In such cases, the only way to resolve their issues is for the employees to address the GM directly. If the board, in an attempt to speak for the concerned employees, passes on nebulous accusations to the GM without being able to provide actionable specifics, the GM can’t effectively respond and improve working relationships. Moreover, without an objective survey of the whole staff, the board can’t be sure that the employees with the complaints are representative of staff opinion.
What the board can do is establish a framework in which the employees can feel safe bringing their concerns to the GM. First, the board can assure the employees that it will uphold a strict prohibition on retaliation, requesting them to return to the board if they perceive they are the target of retaliatory action. (In the event of claims of retaliation, the board should hire an investigator to find the facts.)
Next, the board should hold the GM accountable by requesting regular progress reports in the meeting packet, with opportunity to discuss at board meetings. Unless there are individual staff performance issues involved, these discussions don’t have to be in executive session. In this way, the staff bringing the complaints to the board can be assured that nothing is being swept under the rug, while they still have to talk directly to the GM to address their dissatisfaction.
Additionally, regular employee surveys with at least 95 percent participation provide important context for boards when evaluating the claims that fall in this third bucket of dissatisfaction with GM leadership.
Some advice for general managers
Feeling defensive in such situation would be understandable. Nevertheless, this is a time to deploy your emotional intelligence and demonstrate leadership. If you want your staff in the future to come to you directly and talk openly about their disagreements and concerns, instead of going to third parties such as the board, you need to make yourself a welcoming audience and thank them for their candor.

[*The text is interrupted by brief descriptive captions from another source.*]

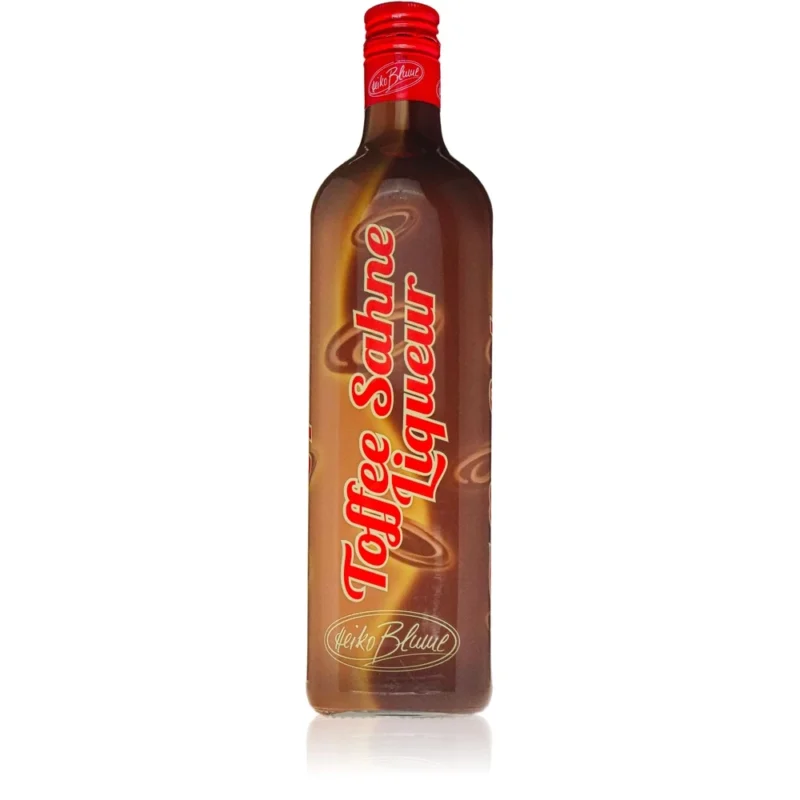 Heiko Blume Toffee Sahne Liquer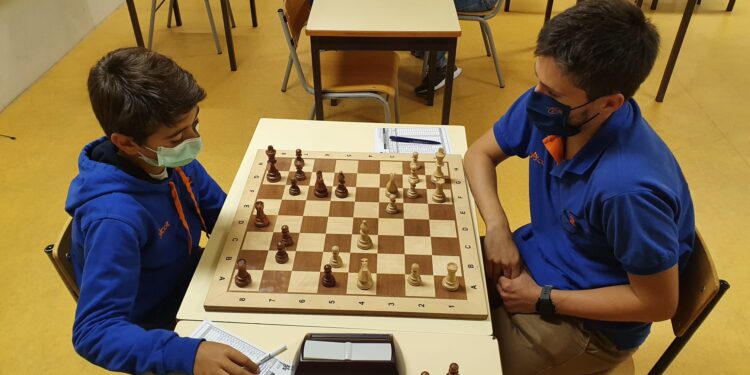 Didáxis – CX A2D sagrou-se decacampeão da Supertaça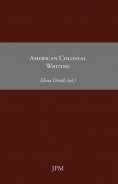 eBook: American Colonial Writing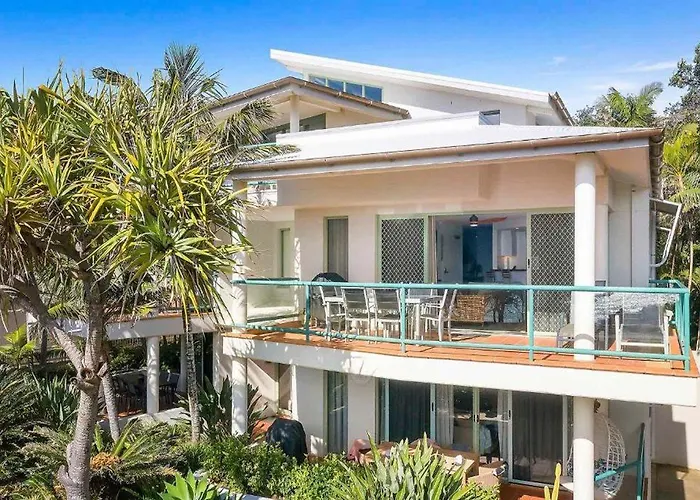 A Perfect Stay Apartment 3 Surfside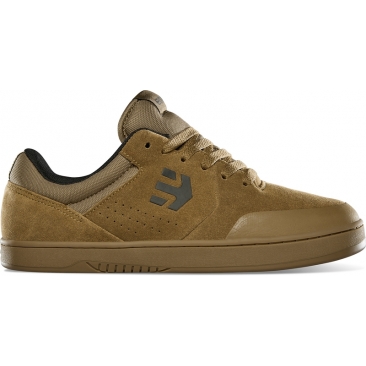 Etnies Marana Brown Black Gum 075US Chaussures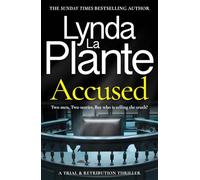 Accused: A Trial & Retribution thriller (Trial and Retribution)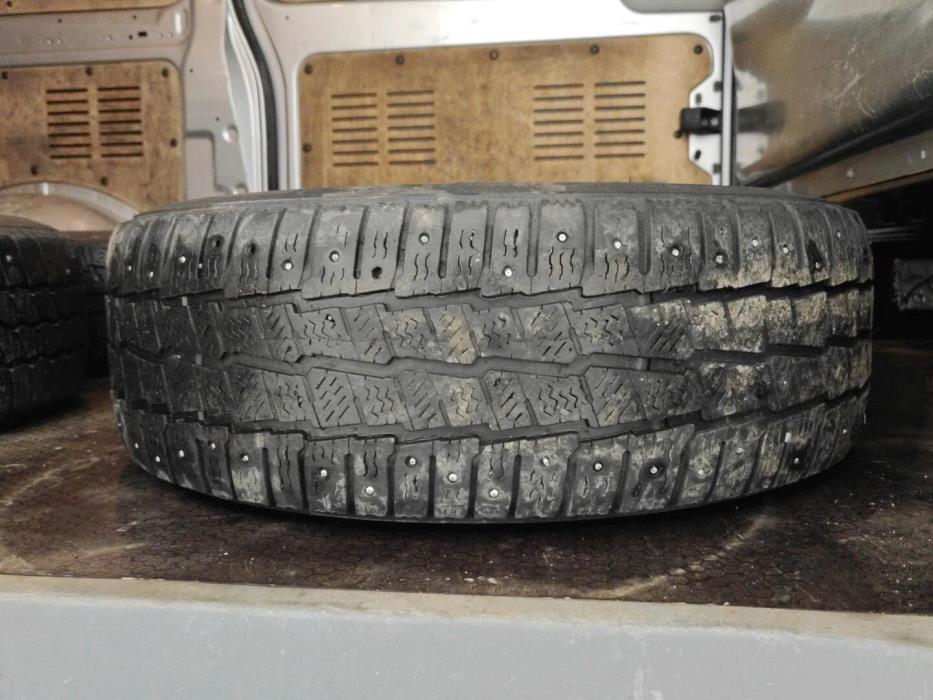 MERCEDES-BENZ Vito 2007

As a first step, arrange listening sessions with individuals or small groups. In these initial meetings, just listen and ask questions in order to understand. Avoid arguing and defending. Maintain an attitude of curiosity. Take notes as you listen.
Once you have some understanding of the issues underlying the complaints, set up a task force, or several, to develop options for resolving specific concerns. You can invite other staff to participate, not just those who initially went to the board. Report regularly to the staff as well as the board on issues raised and steps taken toward resolving them. Don’t hide out in your office. Make a point of being visible on the floor at strategic times. And if you’re feeling unfairly put upon, draw on outside parties (consultants, NCG staff, other co-op GMs) who can help you see things in a neutral light.
Sometimes a board receives a mixed bag of complaints that fall into two or all three buckets. For example, one co-op GM was accused of:
- unfairly denying vacation requests during an expansion;
- withholding information from the board on the expansion running over budget;
- acting cold, abrupt, and unsupportive to her direct reports.
For the first complaint, the board told the employees to use the conflict resolution procedure. For the second complaint, as a claim covered by the whistleblower policy, the board investigated the facts, also consulting with an outside party for understanding of the appropriate information it should be receiving. For the third complaint, the board instructed the GM to meet with her managers, and report back to the board on her progress in improving that working relationship.
Sorting the different claims into their respective buckets will help prevent confusion and result in fairer outcomes.